Variable type: POSIXct

skim_variable	n_missing	complete_rate	min	max	median	n_unique
cvtd_timestamp	0	1	2011-11-28 14:13:00	2011-12-05 14:24:00	2011-12-02 13:35:00	20

It seems like the majority of the variables are numeric, but one important thing to note is that there is a high percentage of missing observations for a subset of the variables. From the completion rate, it seems that the missing values across the different attributes occur for the same observations. Since the majority of observations have missing values for these variables, it is unlikely that we could impute them. When viewing the data in spreadsheet applications these variables have a mix of being coded as NA or being simply blank, while even for observations where values are available, there are instances of a value showing as #DIV/0.

eda <- train %>% select(where(~ !any(is.na(.))))

One important thing in classification problems is to investigate whether there is imbalance between the different classes in our training data. For example, if a class is over-represented in the data then our classifier might tend to over-predict that class. Let’s check how many times each class appears in the data.

ggplot(eda, aes(classe, fill = classe)) +
  geom_bar() +
  theme_bw()

Looking at the above, there does not seem to be severe imbalance among classes. The first class, A is represented more compared to the other ones, but it’s not to an overwhelming extent.

Considering the other columns in our data, user name cannot be part of our predictors because it cannot generalize to other data if our model was used on data that is not part of this study.

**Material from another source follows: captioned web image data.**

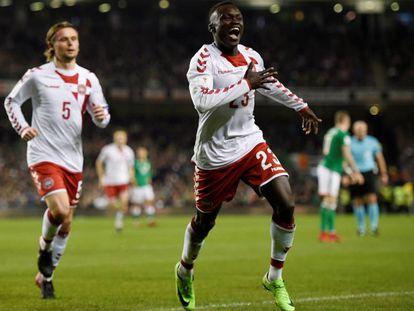Pione Sisto celebra un gol con Dinamarca.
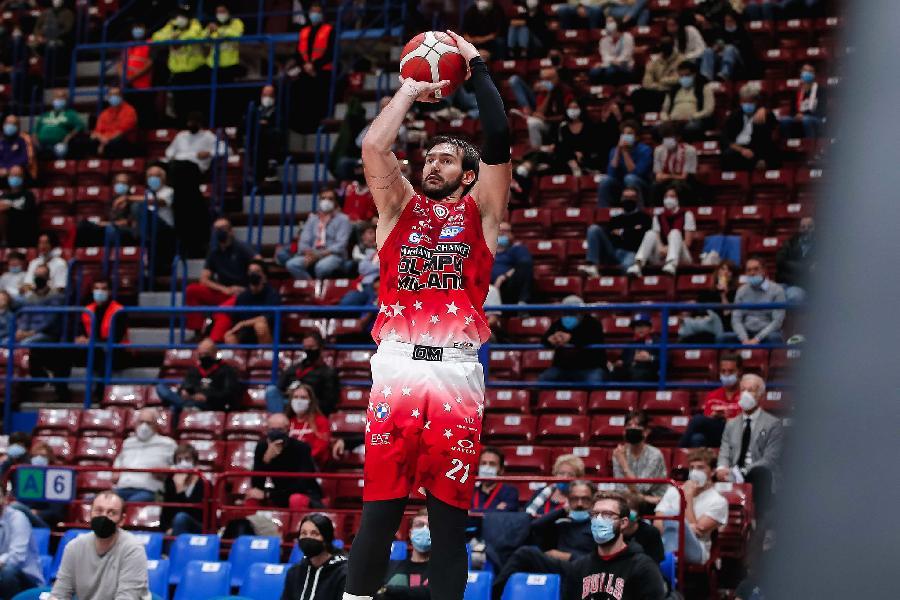https://www.basketmarche.it/immagini_articoli/09-10-2021/olimpia-milano-gianmarco-pozzecco-dobbiamo-recuperare-energie-fisiche-mentali-giocare-continuit-600.jpg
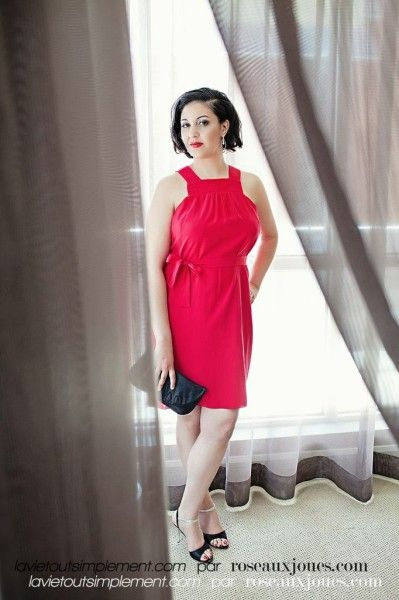 Superbe robe Martin Lim avec des boucles d'oreilles AP Bijoux. #EnModeLocale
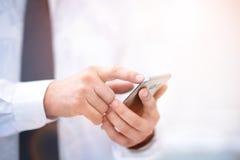 Chiuda su di un uomo che per mezzo dello Smart Phone mobile Immagine Stock Libera da Diritti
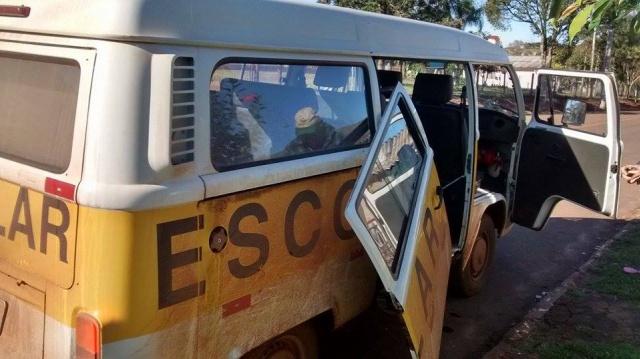 Porta de Transporte Escolar cai na rua em Salto do Jacuí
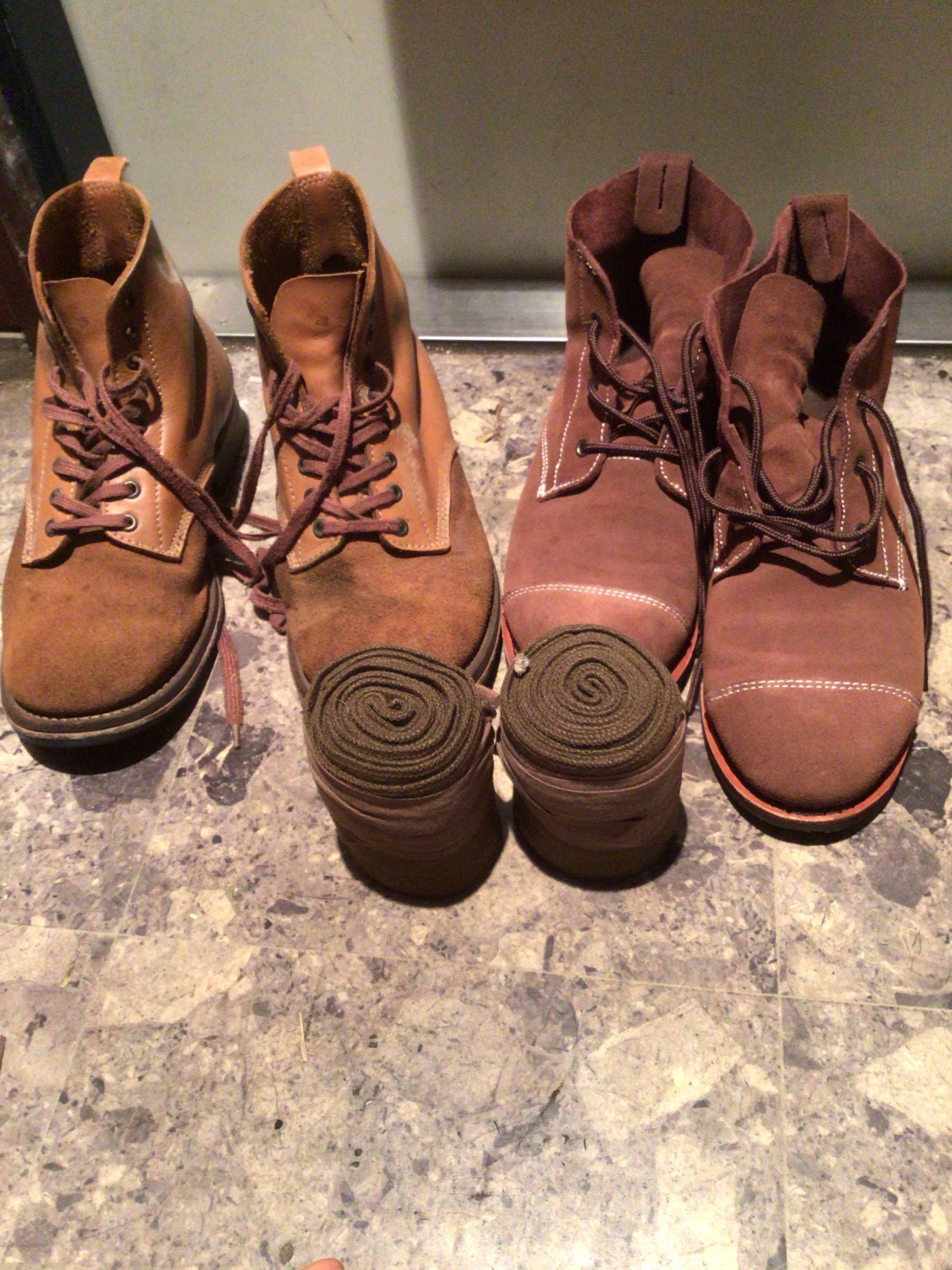 パンダ王国2nd サバゲに憧れる人間に我が軍のフットギアを見せてやろう。 左側は10年近く前に買った旧式。硬くて重く靴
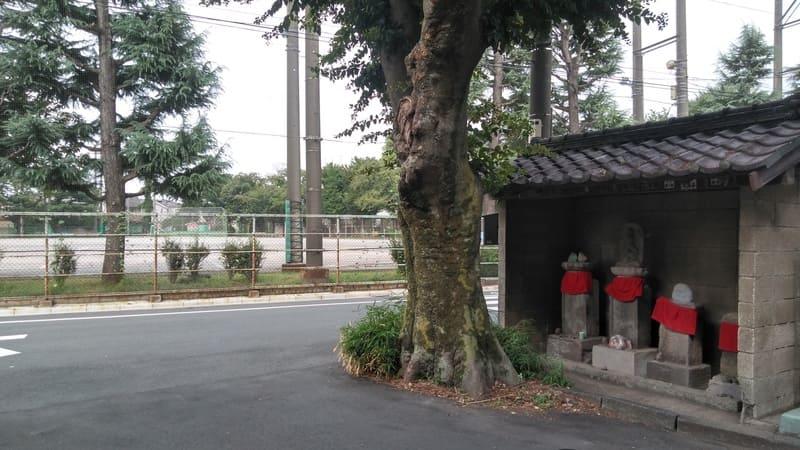 緑野中学校前の地蔵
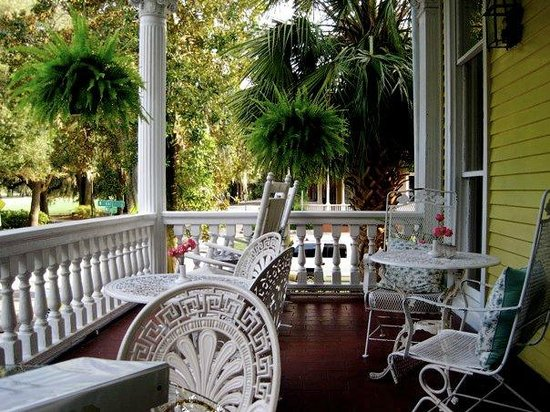 Forsyth Park Inn: The perfect verandah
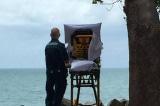 """Bức ảnh """"ngắm biển"""" khiến cả nước Úc xúc động"""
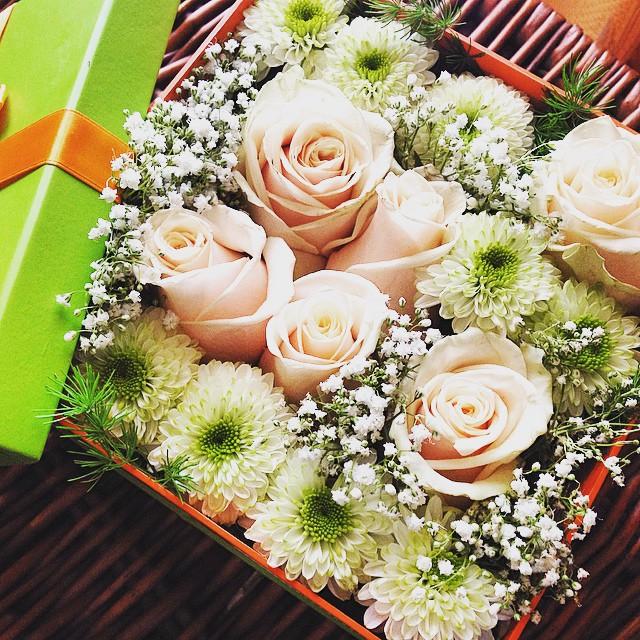 Otra clase de joyas para el Día de la Madre...estos ramos en caja de @floralqueria ¿geniales o no? - Bouquet-in-a-box by @floralqueria  Simply gorgeous!! #flores #regalos #díadelamadre #joyeriabiendicho #igers #igersvalencia #lovevalencia #valencia #valenciaenamora #valenciagram @mariabernalt #instalove #instagood #instamom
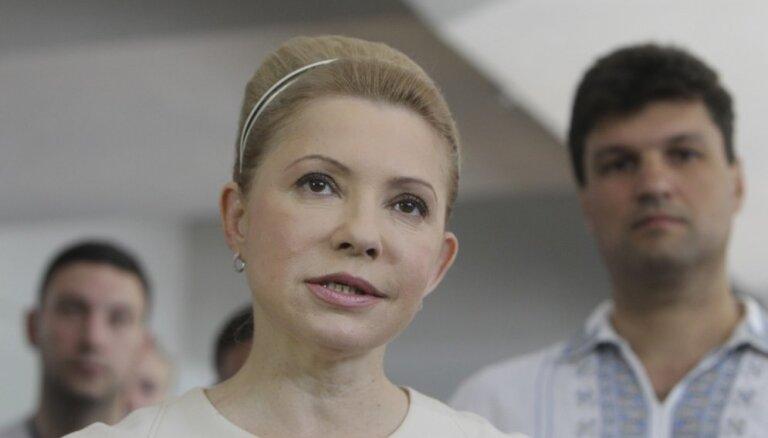 Ar Covid-19 inficētā Timošenko pieslēgta mākslīgās elpināšanas aparātam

Looking at the timestamp, each subject was fully measured at a different point in the day, with each exercise happening back-to-back. From Velloso et al. (2013) (Velloso et al. 2013), we know that all subjects were observed in the presence of a professional trainer to observe that the exercise was done according to specification each time. I will not consider the timestamps or any features derived from them (e.g. using the time of day) as a predictor in our models.

eda %>%
  mutate(new_window = as.numeric(factor(new_window))) %>%
  select(where(is.numeric)) %>%
  correlate(method = "pearson", quiet = TRUE) %>%
  shave() %>%
  rplot() %>%
  ggplotly()

Warning: `aes_string()` was deprecated in ggplot2 3.0.0.
ℹ Please use tidy evaluation idioms with `aes()`.
ℹ See also `vignette("ggplot2-in-packages")` for more information.
ℹ The deprecated feature was likely used in the corrr package.
  Please report the issue at <https://github.com/tidymodels/corrr/issues>.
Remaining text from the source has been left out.